Henwood points out that online businesses often assume Web developers, agencies and hosting providers take care of security.
"Design agencies are great at producing beautiful, transactional Web sites that sell their wares, but their expertise on security issues generally isn't as well-developed. Agencies and their clients need to be aware of e-commerce security issues, as even a single breach can be devastating for a small business.
"Simple precautions can make a real difference to reducing a company's risk from criminals, such as regularly patching, changing default settings on the administration interface and using stronger passwords with multi-factor authentication. Risk can never be entirely eliminated, so companies should also consider investing in a partnership with a cyber security specialist organisation and cyber insurance policy."
Jon Tullett, research manager for IT services, Sub-Saharan Africa at IDC, comments that the root cause of vulnerabilities in Magento sites is user error.
"It's not that Magento is particularly vulnerable, it's that site operators have not patched the software. Vulnerabilities are found in software all the time; site operators have to take responsibility to keep it up to date. When a customer is working with a third-party host, part of what they're paying for - but may not be getting - is an expeditiously patched environment.
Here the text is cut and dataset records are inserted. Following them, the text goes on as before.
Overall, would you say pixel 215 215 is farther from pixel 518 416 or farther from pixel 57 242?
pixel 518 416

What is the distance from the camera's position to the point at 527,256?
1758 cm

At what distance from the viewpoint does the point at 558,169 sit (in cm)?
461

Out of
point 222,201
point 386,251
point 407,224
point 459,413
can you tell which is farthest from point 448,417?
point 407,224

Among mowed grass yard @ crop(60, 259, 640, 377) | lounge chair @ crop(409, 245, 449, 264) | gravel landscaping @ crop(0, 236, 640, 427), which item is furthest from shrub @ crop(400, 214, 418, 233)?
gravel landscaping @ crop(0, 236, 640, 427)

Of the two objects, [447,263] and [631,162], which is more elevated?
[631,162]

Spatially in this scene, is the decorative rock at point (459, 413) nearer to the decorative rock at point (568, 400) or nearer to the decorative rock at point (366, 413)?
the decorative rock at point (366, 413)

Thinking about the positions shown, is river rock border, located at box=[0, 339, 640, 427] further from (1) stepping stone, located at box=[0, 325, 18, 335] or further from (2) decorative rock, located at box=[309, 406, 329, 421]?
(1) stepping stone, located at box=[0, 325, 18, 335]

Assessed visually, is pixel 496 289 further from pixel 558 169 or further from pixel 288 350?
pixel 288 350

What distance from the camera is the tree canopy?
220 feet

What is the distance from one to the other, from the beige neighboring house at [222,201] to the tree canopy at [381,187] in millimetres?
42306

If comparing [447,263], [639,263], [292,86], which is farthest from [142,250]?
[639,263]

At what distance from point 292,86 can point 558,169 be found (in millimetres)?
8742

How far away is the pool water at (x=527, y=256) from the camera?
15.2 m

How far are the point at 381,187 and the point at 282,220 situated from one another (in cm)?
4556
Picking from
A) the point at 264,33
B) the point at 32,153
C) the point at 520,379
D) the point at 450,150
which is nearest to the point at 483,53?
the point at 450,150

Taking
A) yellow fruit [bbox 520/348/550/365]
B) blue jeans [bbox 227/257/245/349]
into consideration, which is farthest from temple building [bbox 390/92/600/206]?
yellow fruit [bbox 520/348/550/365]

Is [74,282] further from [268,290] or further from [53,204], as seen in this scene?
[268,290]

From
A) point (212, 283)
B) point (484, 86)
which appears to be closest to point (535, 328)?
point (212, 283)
"At a minimum, keep all software up to date, stay on top of vulnerability or threat feeds to watch for alerts, make very frequent backups to a different environment, and put instrumentation in place to identify anomalous behaviour."
Graham Croock, director for BDO IT Advisory Services, says the new Magento Phantom malware roots itself deeper into impacted sites and makes system modifications in order to harvest payment card details, as well as other confidential data belonging to both customers and the Web site.
He adds that the compromise does not highlight weaknesses or vulnerabilities in the Magento solution itself, but relates to Magento users unintentionally installing compromised or fake extensions to the Magento framework, which can then leave businesses open to attack.
"The invasive malware is deployed through the use of a malicious file containing compromised or fake Magento extensions. The file is then used by hackers to make unauthorised modifications to the core Magento framework, resulting in stolen data," he notes.
"This new advancement to the malware also includes functionality to automatically alert hackers when new harvest files are created, allowing them to steal even more payment card data from the compromised site."
Croock points out that potential victims need to install and use specialised online cyber security monitoring tools that have functionality capable of detecting the Magento Phantom malware.
"Users are urged to make use of appropriate specialised online security monitoring for Web sites, alerting Web site owners to potential threats and offering unlimited support and guidance from specialist leading data security and forensics teams to assist with the removal of the infectious malware and viruses from client websites."